• _PROBLEM TO WORK ON_: Copy the data that appears below exactly. Drop the pictures.

--- RECORDS SUPPLIED ---

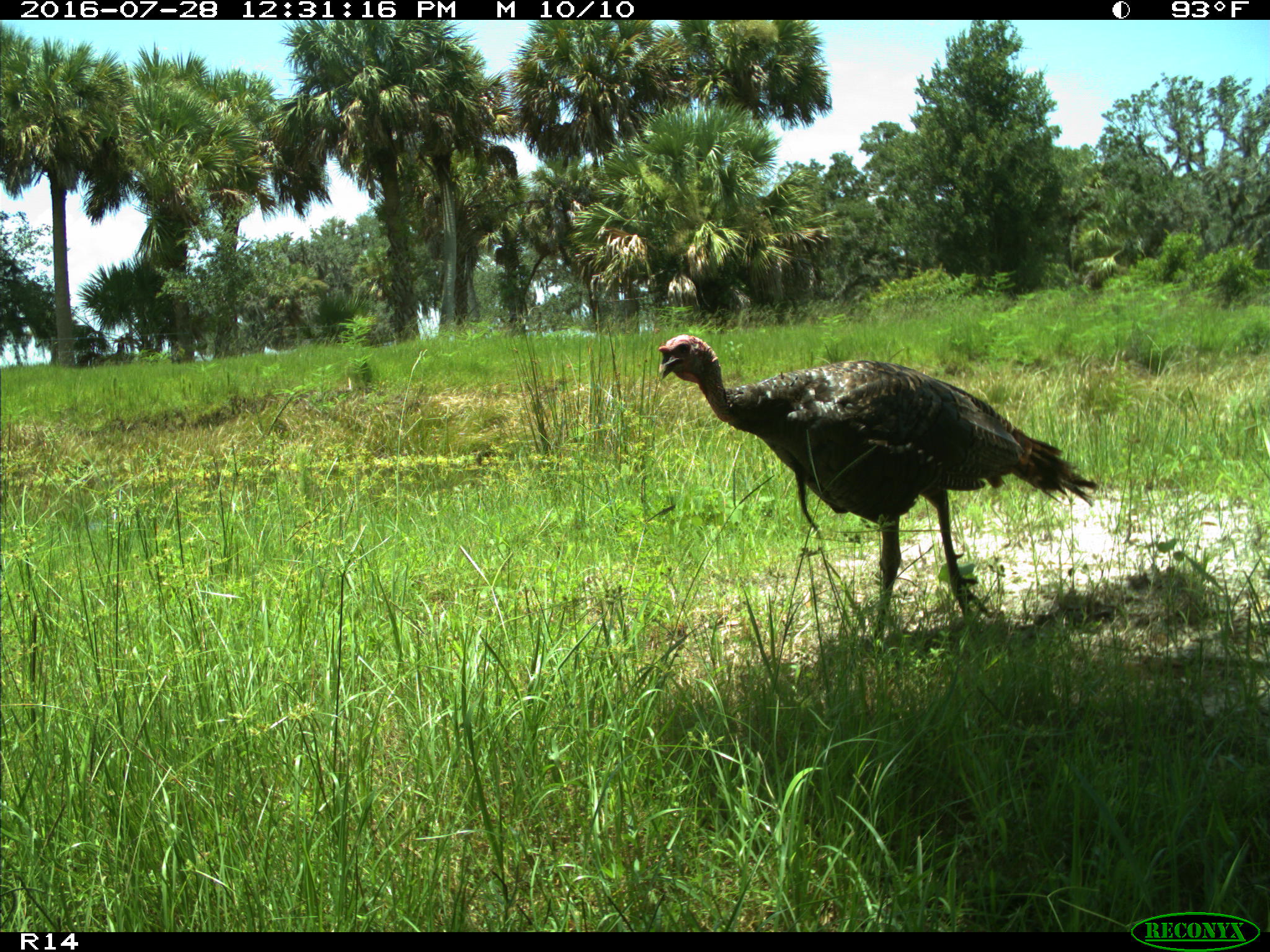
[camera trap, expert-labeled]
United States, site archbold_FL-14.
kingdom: Animalia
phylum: Chordata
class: Aves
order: Galliformes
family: Phasianidae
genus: Meleagris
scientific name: Meleagris gallopavo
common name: wild turkey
Meleagris gallopavo (wild turkey).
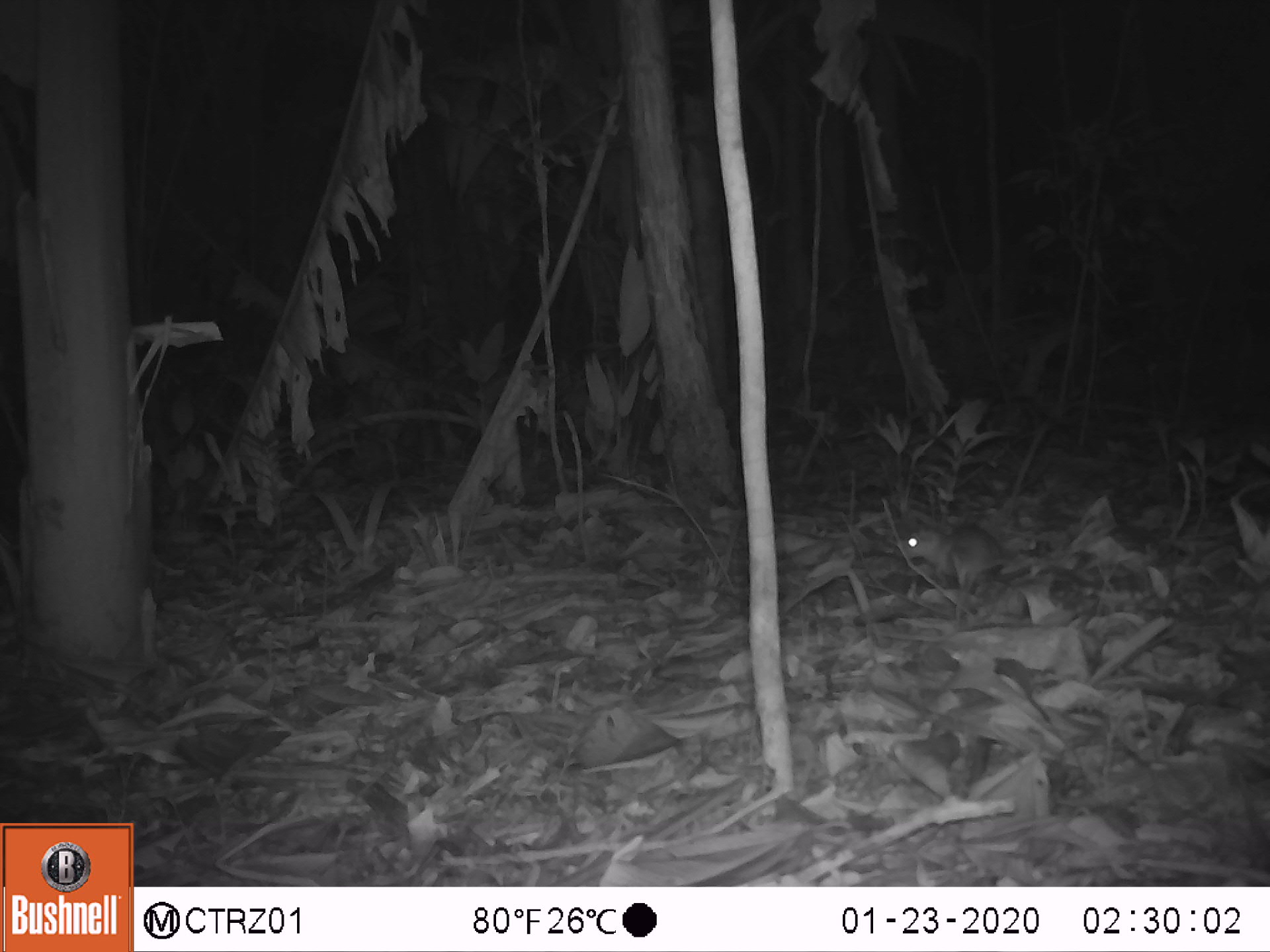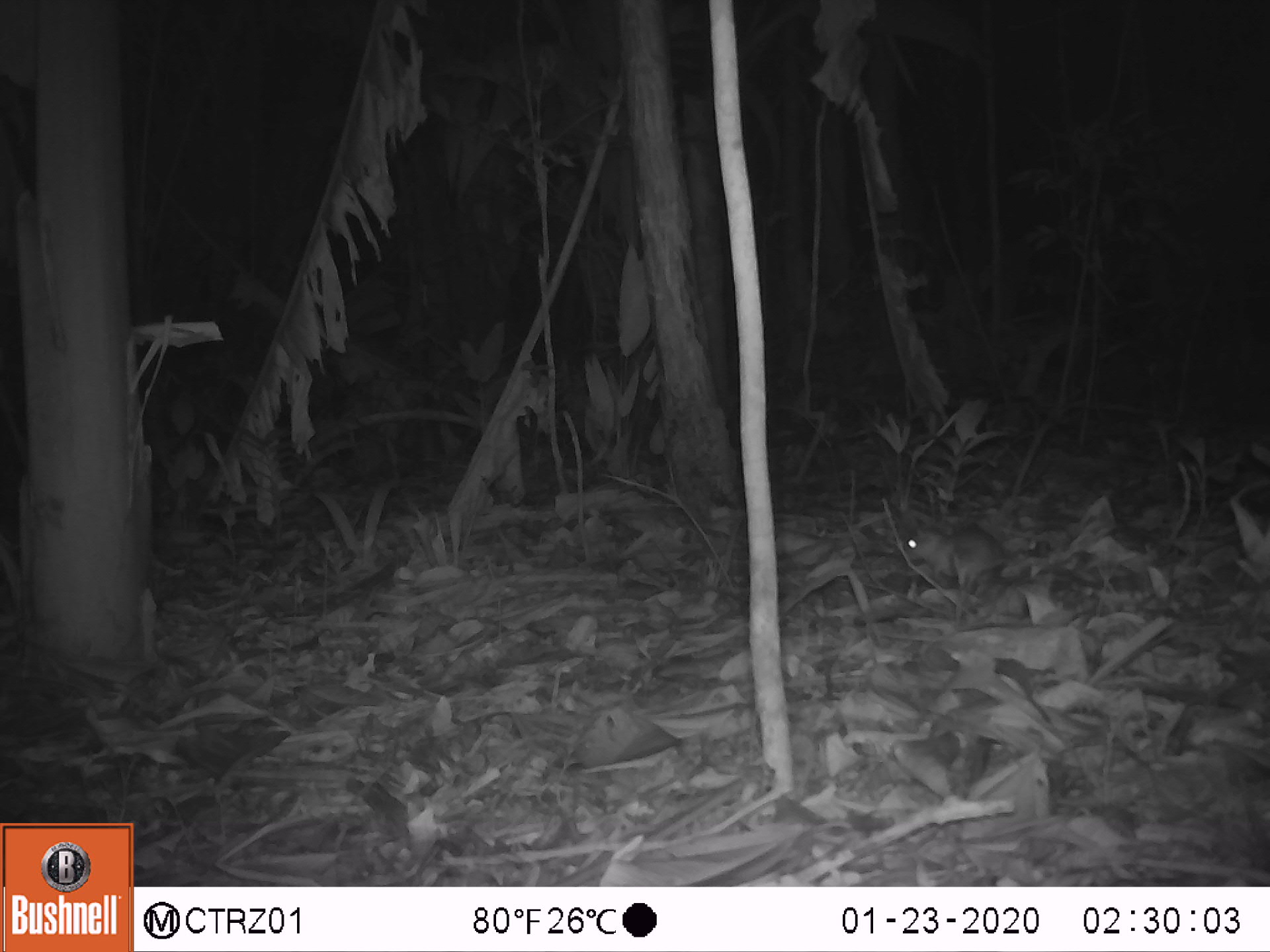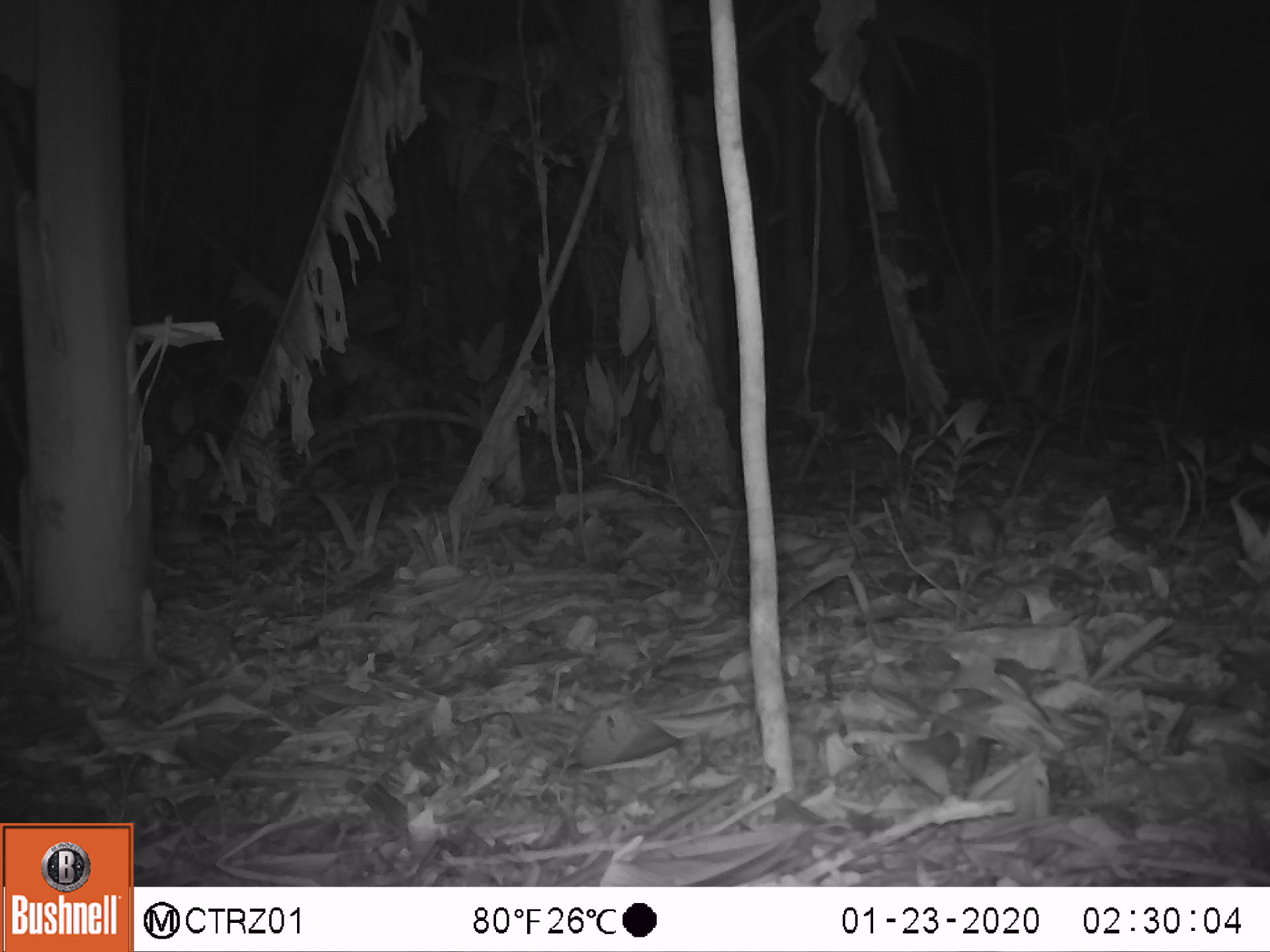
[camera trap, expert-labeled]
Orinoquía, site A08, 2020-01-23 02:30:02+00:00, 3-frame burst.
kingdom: Animalia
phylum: Chordata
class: Mammalia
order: Rodentia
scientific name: Rodentia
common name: rodent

---

• _TASK RESULT_:
[camera trap, expert-labeled]
United States, site archbold_FL-14.
kingdom: Animalia
phylum: Chordata
class: Aves
order: Galliformes
family: Phasianidae
genus: Meleagris
scientific name: Meleagris gallopavo
common name: wild turkey
Meleagris gallopavo (wild turkey).
[camera trap, expert-labeled]
Orinoquía, site A08, 2020-01-23 02:30:02+00:00, 3-frame burst.
kingdom: Animalia
phylum: Chordata
class: Mammalia
order: Rodentia
scientific name: Rodentia
common name: rodent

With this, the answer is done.